Spansion has tweaked its NOR flash memory chips to make Nuance's software respond faster to spoken commands and also store larger lexicons, Chief Executive John Kispert said on Tuesday.
We take our basic technology, we package it differently, we add microcontroller technology and we add algorithms to it so we can interface quickly with all the Nuance software, he said.
Nuance's technology powers the Siri voice recognition feature in Apple Inc's iPhone 4S and the company already sells software for car entertainment and navigation systems.
Since emerging from bankruptcy in 2010, Spansion has focused on NOR flash memory. Sales of its chips for use in dashboards, entertainment systems and other embedded car applications accounted for a third of its $220 million revenue in the fourth quarter.
Kispert said the two companies are shopping their package to manufacturers now.
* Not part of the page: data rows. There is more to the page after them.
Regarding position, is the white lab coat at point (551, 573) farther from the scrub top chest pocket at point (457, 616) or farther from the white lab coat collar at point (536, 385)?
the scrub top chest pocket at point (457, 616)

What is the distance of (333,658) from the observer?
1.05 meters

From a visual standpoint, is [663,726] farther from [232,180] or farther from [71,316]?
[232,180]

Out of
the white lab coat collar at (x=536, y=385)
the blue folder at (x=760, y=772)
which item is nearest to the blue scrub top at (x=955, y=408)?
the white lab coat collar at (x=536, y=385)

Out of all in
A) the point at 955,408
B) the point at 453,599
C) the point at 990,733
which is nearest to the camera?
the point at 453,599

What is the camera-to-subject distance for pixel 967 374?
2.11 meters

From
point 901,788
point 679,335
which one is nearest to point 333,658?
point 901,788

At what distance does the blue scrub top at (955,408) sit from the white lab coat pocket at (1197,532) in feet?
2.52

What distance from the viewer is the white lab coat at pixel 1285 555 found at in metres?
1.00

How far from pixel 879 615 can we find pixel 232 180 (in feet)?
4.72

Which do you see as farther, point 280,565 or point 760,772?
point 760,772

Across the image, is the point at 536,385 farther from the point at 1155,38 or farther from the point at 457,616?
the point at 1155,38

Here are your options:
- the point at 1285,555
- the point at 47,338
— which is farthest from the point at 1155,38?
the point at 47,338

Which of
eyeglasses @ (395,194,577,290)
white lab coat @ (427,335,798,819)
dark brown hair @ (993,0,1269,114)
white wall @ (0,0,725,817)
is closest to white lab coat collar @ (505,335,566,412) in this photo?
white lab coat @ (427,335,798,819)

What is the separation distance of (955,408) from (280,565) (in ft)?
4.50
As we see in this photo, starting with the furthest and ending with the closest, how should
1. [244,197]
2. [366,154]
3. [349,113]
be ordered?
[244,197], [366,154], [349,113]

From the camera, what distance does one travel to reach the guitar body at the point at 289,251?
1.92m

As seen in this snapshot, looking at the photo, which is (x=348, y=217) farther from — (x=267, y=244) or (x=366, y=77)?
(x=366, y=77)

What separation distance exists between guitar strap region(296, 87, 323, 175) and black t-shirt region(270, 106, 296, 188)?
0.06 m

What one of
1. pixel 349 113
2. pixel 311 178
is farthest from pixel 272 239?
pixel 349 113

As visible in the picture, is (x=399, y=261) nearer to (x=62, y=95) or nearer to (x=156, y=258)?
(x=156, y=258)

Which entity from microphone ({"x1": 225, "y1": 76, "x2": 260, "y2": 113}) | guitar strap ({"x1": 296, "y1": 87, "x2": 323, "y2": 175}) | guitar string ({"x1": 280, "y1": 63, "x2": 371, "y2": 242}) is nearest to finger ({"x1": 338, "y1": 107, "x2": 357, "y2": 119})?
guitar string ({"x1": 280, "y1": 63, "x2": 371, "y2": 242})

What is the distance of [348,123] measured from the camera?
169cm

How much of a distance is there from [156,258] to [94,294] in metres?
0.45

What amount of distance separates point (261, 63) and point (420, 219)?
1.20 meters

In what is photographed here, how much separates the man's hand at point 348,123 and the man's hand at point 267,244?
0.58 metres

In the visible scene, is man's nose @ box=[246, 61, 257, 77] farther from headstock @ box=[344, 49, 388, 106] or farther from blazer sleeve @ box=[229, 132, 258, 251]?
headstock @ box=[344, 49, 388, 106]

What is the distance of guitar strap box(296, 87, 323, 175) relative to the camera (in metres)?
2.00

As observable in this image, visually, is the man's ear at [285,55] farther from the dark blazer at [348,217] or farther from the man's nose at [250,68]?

He expects sales of chips through the partnership with Nuance to reach a run rate of between $10 million and $100 million by early 2013.
A Nuance spokeswoman could not be reached for comment.
NOR memory chips are less common than NAND chips used in consumer electronics gadgets like smartphones to store movies and songs.
Spansion says its NOR chips are more tolerant of changes in temperature and are better suited than NAND for embedded applications intended to last several years, like industrial equipment or speech-recognition systems in cars.
NAND flash reads everything sequentially and NOR reads it randomly, so if you want to read through all this data to understand a German sentence or a Spanish sentence, you want do it randomly because it's much richer, he said.